# Weston Sausage Stuffer, What do you think of QUALITY & CUSTOMER SERVICE?



## hdflame (Mar 4, 2012)

I recently found a Weston 5lb stuffer and I liked the looks and price.  On their site, they had a "Refurbished" unit listed for $139.  This unit has metal gears and looks pretty sturdy.  I figured why not get it instead of spending $99 on another brand that has plastic gears.

So, I ordered it, and within about a week it arrived.  The box had some shipping damage, but I had the FedEx guy document it.  After unpacking and inspecting I found no damage to the unit from shipping.  It was double boxed with lots of foam packing inside the inner box.

I got it out and put it together to check it out.  I found that the large nut that holds the stuffing tubes in place, had some damage to the threads.  Once the nut started on, you could make about one turn, then it got very hard to turn.  After about another turn and a half, it would become easy to turn again, then another hard place.  It was harder to take off than put on!

Needless to say, I was disappointed because I had been looking forward to making some more sausage.

I thought about keeping it and seeing if I could take a small file to the threads, which seemed to have some rough areas on them.  But, I decided against that because I planned on keeping this stuffer for many years to come, and figured for the money I was spending, I wanted something that worked without having to fight it every time I used it.

I went ahead and called Weston's customer service and told the woman about the problems with the threads.  She initially tried to minimize the problem and said that since it was a "Refurb" unit she couldn't do anything.  Boy, was I getting upset.  I kept my cool but told her that I expected something that had been refurbished, to be as good as new.  She put me on hold to try to find out what she could do.  Finally, she said that since it was within the first 30 days, that  I could send it back.  She started to sound more like she wanted to help me with a solution.

She suggested that for only about another $20, I could get a new one because there was FREE shipping on it.

I wanted to get this one back to her so I could get credit for it and get another one ordered.  I asked if she was going to send me a pickup order for this unit.  She emailed me a label that I could print and take it to the local UPS office.  I carried it in to UPS the next morning.

So far, this is not too bad.  But the problem I have is even though she agreed to refund my purchase price, she said she couldn't refund my original shipping cost.  You know, I could understand that, if I just changed my mind and didn't want it, but they shipped me a faulty unit that was supposed to have been refurbished.  She told me on the phone that when I shipped it back, that if their technicians could screw the ring nut on and off, that they would just box it back up to go out as a refurb.  To me, that's not a refurb.  That's just selling a faulty unit for less money...a big difference.

This just doesn't seem like good company policy to me.  What do guys think?  Anyone else have any problems with Weston?

I'm going to call them back tomorrow and ask to speak to a supervisor to see if I can get my original shipping costs back.  I just checked the tracking number, and it's supposed to be delivered tomorrow.

Bobby


----------



## boykjo (Mar 5, 2012)

Sorry to hear about your problems bobby... I used shoneyboys weston stuffer at the SELA and was pretty impressed with the way the stuffer was made. There are thread files that could have repaired the dammage on the cannister but if the threads were dammage on the nut side, The nut would need to be replaced. Well its free shipping on the new one so you'll just have to look at it as you paid for it. Keep on bugging them. Hopefully they'll get it right

Joe


----------



## hdflame (Mar 5, 2012)

* **Records from a spatial question set**:
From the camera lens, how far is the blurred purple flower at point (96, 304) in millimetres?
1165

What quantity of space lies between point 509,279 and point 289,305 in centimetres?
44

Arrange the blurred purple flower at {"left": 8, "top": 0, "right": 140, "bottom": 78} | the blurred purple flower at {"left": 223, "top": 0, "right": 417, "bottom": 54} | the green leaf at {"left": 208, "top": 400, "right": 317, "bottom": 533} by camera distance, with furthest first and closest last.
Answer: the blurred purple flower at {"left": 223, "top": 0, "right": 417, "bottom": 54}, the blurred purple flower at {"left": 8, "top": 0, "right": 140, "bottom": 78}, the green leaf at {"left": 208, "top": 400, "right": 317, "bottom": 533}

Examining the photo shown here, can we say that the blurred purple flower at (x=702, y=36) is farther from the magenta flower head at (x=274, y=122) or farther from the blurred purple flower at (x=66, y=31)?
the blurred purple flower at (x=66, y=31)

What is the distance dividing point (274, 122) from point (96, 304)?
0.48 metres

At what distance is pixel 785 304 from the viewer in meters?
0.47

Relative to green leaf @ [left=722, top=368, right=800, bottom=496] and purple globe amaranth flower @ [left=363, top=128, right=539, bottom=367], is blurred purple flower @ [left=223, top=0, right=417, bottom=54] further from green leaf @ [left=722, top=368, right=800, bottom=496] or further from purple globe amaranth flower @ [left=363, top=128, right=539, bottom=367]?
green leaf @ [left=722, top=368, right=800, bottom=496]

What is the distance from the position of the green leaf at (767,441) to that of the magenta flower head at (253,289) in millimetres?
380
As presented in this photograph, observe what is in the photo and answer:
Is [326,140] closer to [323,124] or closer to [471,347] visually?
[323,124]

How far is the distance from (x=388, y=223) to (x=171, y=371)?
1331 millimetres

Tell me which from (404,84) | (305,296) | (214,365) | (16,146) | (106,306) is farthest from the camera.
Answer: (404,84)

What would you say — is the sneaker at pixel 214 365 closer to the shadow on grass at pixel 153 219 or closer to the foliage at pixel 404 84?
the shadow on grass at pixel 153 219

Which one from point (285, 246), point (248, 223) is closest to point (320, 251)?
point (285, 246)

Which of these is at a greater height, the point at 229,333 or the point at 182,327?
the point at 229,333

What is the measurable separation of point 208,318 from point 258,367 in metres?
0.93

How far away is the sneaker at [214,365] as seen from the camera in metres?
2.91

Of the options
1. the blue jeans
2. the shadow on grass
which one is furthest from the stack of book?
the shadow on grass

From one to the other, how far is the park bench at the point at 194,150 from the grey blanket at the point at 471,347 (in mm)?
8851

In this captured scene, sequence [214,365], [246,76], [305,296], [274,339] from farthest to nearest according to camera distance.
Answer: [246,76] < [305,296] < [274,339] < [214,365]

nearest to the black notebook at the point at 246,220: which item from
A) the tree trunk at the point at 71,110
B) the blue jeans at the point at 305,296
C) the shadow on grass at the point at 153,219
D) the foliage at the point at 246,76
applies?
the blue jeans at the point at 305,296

* **Required tasks**:
• a. In the sausage stuffer thread, what price did Weston list for the refurbished unit?
• b. Write the next part of the sausage stuffer thread, picking up right after its last line.

* **Solved problems**:
• a. $139

• b.
boykjo said:


> Sorry to hear about your problems bobby... I used shoneyboys weston stuffer at the SELA and was pretty impressed with the way the stuffer was made. There are thread files that could have repaired the dammage on the cannister but if the threads were dammage on the nut side, The nut would need to be replaced. Well its free shipping on the new one so you'll just have to look at it as you paid for it. Keep on bugging them. Hopefully they'll get it right
> 
> Joe




I was really impressed with the stuffer overall.....except for the threads.

What worries me was the attitude that just checking to see that something works, no matter how hard the nut turned, was considered "Refurbing" it!  I'm just not too sure of a company like that.

I will see how things go today after talking to them on the phone.  If they are reasonable or not, I will be sure to let the forum know.  I'm hoping that after I talk to a supervisor, they will do the right thing.


----------



## sausageboy (Mar 5, 2012)

Deleted by SausageBoy!


----------



## smokinhusker (Mar 5, 2012)

Sorry to hear of your troubles. I know nothing about the Weston models but you would think "refurb" would be as good as new and telling you that if the techs could get the nut on it would be sent out again! I have an  LEM 5 lb and I've only used it a few times, but I really like it and the meat left in it is next to nothing, also easy clean up.


----------



## BGKYSmoker (Mar 5, 2012)

I am not very happy with Weston customer service. When i asked about O rings for the 7 lb that was Cabelas Cave item, I got so sorry no parts or motors.

So i bought a stuffer that i have to baby....My LEM cranks circles around the weston.


----------



## hdflame (Mar 5, 2012)

SausageBoy said:


> Why can't they just ship you a new nut?
> But if you send the whole thing back...you deserve all your money back!
> Take what you get and buy a LEM instead...Weston and the like are a sucky design (IMHO) with that big elbow at the bottom that leaves a lot of sausage un-stuffed.




I did notice that big elbow.  I figured I'd just make patties out of what was left in the bottom.  I haven't looked closely at the LEM.  Maybe I will.

They did offer to send the nut, but I don't think the nut was the problem.  The threads inside the nut looked good, it was on the SS tub that they looked rough.

I just got a text saying that the stuffer had been delivered to them.  I'll know more after talking to them.  Personally, with my upholstery business, I'd just shipped someone a new product for having to go through all of this with a refurbished unit.


----------



## hdflame (Mar 5, 2012)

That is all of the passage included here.